ASOF JOIN for Time-Series Nearest-Neighbor Matching
When analyzing time-series data, you often need to find the record in another table that is "closest in time" to a given event. For example:
- Find the latest quote at the time each stock trade occurred.
- Match each order with the price or inventory snapshot in effect at the moment the order was placed.
- Associate each event log entry with the previous or next state change.
Implementing such queries with a regular JOIN typically requires subqueries and window functions (such as ROW_NUMBER()), which makes the SQL complex and the execution costly. ASOF JOIN is a dedicated JOIN type that Doris provides for this kind of "time-series nearest-neighbor matching" scenario, allowing you to express the query in a single concise statement.
ASOF JOIN matches based on a datetime column. Unlike a regular equi-JOIN, it does not require exact equality. Instead, for each row in the left table, it picks the closest qualifying row from the right table according to the direction specified by MATCH_CONDITION.
"Closest" here does not mean the smallest absolute time difference. It means the closest row that satisfies the condition in the direction specified by
MATCH_CONDITION.
ASOF JOIN provides two subtypes:
| Type | Description | Handling of unmatched rows |
|---|---|---|
ASOF JOIN / ASOF LEFT JOIN | Left outer ASOF JOIN | Right-side columns are filled with NULL |
ASOF INNER JOIN | Inner ASOF JOIN | The row is excluded from the result |
Syntax
SELECT <select_list>
FROM <left_table>
ASOF [LEFT | INNER] JOIN <right_table>
MATCH_CONDITION(<left_datetime_expr> <comparison_operator> <right_datetime_expr>)
{ ON <left_table.col> = <right_table.col> [AND ...]
| USING (<column_name> [, ...]) }
Key points:
ASOF JOINis equivalent toASOF LEFT JOIN. Rows in the left table without a match are kept, and the right-side columns are filled with NULL.ASOF INNER JOINdiscards rows in the left table that have no match.<comparison_operator>must be one of>=,>,<=, or<.
Parameters
| Parameter | Required | Description |
|---|---|---|
left_table | Yes | The left table (probe table). Every row in this table is evaluated. |
right_table | Yes | The right table (build table). Used to look up the closest match. |
MATCH_CONDITION | Yes | Defines the nearest-neighbor matching rule.

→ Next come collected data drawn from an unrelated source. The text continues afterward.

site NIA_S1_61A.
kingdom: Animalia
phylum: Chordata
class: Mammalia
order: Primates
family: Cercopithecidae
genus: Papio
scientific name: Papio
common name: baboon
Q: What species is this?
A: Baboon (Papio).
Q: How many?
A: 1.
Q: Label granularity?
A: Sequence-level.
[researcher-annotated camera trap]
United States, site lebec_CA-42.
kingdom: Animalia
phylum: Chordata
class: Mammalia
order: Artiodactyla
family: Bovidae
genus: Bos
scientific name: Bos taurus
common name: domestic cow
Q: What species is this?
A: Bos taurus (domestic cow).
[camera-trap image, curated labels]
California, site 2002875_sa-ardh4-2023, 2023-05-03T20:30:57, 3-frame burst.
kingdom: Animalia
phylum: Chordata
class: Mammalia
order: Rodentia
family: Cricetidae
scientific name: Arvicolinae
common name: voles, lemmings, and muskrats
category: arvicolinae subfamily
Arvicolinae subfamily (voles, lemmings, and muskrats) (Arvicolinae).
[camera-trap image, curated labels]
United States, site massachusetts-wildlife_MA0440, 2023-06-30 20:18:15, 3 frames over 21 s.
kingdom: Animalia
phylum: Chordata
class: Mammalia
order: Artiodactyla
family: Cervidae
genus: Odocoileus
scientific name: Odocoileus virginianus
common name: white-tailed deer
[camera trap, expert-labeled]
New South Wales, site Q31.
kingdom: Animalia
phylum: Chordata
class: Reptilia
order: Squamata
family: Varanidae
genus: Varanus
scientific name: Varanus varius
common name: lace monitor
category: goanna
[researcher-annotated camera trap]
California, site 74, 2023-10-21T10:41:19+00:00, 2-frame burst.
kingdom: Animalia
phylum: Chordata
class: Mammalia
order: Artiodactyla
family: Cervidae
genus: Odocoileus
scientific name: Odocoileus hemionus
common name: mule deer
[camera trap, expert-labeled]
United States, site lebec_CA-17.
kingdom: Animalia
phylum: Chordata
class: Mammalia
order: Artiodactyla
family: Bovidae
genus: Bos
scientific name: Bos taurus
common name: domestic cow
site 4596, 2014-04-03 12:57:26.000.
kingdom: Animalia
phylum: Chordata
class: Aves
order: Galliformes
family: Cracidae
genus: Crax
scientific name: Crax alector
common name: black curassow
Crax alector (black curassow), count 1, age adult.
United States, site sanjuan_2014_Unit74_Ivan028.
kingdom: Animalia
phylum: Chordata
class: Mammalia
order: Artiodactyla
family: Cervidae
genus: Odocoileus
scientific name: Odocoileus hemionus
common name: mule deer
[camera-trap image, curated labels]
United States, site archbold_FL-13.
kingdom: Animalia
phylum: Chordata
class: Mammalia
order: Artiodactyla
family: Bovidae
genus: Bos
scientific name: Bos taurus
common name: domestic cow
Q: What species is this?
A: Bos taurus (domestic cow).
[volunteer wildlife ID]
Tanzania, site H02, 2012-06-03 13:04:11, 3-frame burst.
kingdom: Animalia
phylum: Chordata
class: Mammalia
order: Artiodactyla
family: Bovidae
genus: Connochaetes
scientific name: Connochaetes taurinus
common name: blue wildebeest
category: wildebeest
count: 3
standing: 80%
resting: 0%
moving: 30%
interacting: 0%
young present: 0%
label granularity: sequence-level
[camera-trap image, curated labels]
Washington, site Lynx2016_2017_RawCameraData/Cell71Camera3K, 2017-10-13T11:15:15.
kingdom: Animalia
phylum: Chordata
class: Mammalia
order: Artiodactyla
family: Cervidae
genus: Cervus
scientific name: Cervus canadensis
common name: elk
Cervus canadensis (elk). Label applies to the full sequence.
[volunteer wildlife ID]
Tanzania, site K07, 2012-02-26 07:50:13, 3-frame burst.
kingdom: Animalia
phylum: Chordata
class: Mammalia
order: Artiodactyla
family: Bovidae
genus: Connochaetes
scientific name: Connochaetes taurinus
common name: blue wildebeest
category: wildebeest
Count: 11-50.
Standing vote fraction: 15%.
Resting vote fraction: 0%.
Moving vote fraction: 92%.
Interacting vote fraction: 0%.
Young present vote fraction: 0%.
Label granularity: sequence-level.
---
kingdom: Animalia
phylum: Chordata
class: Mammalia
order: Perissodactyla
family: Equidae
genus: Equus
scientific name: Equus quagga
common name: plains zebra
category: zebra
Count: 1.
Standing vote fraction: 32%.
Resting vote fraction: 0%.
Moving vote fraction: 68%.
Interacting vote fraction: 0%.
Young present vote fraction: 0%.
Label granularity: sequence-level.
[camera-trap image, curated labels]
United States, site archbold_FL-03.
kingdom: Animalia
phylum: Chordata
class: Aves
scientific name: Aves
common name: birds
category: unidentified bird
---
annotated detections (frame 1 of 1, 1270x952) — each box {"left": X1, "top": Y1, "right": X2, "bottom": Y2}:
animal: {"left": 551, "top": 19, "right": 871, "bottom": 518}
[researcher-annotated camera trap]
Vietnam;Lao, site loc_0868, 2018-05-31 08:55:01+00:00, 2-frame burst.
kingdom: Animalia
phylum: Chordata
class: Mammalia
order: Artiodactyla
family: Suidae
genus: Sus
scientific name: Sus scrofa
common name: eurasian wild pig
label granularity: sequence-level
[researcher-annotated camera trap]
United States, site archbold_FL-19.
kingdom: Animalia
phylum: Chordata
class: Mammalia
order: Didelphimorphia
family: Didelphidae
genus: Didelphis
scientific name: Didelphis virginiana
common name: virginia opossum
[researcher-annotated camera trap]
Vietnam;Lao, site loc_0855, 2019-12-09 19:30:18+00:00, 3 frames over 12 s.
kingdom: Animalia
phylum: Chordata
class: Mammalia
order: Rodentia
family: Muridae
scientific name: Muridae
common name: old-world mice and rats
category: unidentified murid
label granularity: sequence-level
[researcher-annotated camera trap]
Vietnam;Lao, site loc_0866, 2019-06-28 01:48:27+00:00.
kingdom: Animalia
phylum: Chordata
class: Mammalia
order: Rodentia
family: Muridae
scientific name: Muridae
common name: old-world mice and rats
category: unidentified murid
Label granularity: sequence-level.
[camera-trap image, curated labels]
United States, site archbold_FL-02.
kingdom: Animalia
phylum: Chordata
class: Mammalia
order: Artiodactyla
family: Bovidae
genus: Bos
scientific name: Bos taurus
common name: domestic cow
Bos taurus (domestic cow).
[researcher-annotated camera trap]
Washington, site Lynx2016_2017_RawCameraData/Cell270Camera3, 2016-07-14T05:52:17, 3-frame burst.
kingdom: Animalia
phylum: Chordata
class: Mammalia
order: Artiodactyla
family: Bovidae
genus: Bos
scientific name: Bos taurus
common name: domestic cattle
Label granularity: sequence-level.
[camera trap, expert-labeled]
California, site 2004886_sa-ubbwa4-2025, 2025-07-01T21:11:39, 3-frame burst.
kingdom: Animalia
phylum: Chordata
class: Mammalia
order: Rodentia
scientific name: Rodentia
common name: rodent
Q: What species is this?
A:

Each side must reference a column from the corresponding table, and both columns must be of type DATEV2, DATETIMEV2, or TIMESTAMPTZ. Expressions are allowed. Supported operators: >=, >, <=, <. |
ON / USING clause | Yes | Defines one or more equi-keys used as grouping keys. Matching is performed only within the same group. ON supports one or more equality (=) conditions and expressions (such as SUBSTRING(l.code, 1, 3) = r.prefix). USING supports one or more columns with the same name. |
Matching Rules
The matching direction is determined by the comparison operator in MATCH_CONDITION:
| Operator | Matching behavior | Typical use case |
|---|---|---|
>= | For each row in the left table, find the largest row in the right table that is less than or equal to the left value | Find the latest snapshot or quote at or before the event time |
> | For each row in the left table, find the largest row in the right table that is strictly less than the left value | Find the latest snapshot or quote strictly before the event time |
<= | For each row in the left table, find the smallest row in the right table that is greater than or equal to the left value | Find the next event or snapshot at or after the current time |
< | For each row in the left table, find the smallest row in the right table that is strictly greater than the left value | Find the next event or snapshot strictly after the current time |
Pay special attention to the following rules:
- The columns in
MATCH_CONDITIONmust be of typeDATEV2,DATETIMEV2, orTIMESTAMPTZ. - Expressions are allowed inside
MATCH_CONDITION, for exampleMATCH_CONDITION(l.ts >= r.ts + INTERVAL 1 HOUR)orMATCH_CONDITION(l.ts >= DATE_ADD(r.ts, INTERVAL 3 HOUR)). - The equi-key clause can be written as
ONorUSING. When usingON, only equality (=) conditions joined byANDare allowed. Inequality conditions (such as>,OR) and literal comparisons (such asl.grp = 1) are not allowed in theONclause. - NULL values in the matching column or in the equi-key columns do not produce a match. If a left-table row has NULL in the matching column, or if no qualifying right-table row exists in the same group, the right-side columns are filled with NULL (LEFT JOIN) or the row is discarded (INNER JOIN).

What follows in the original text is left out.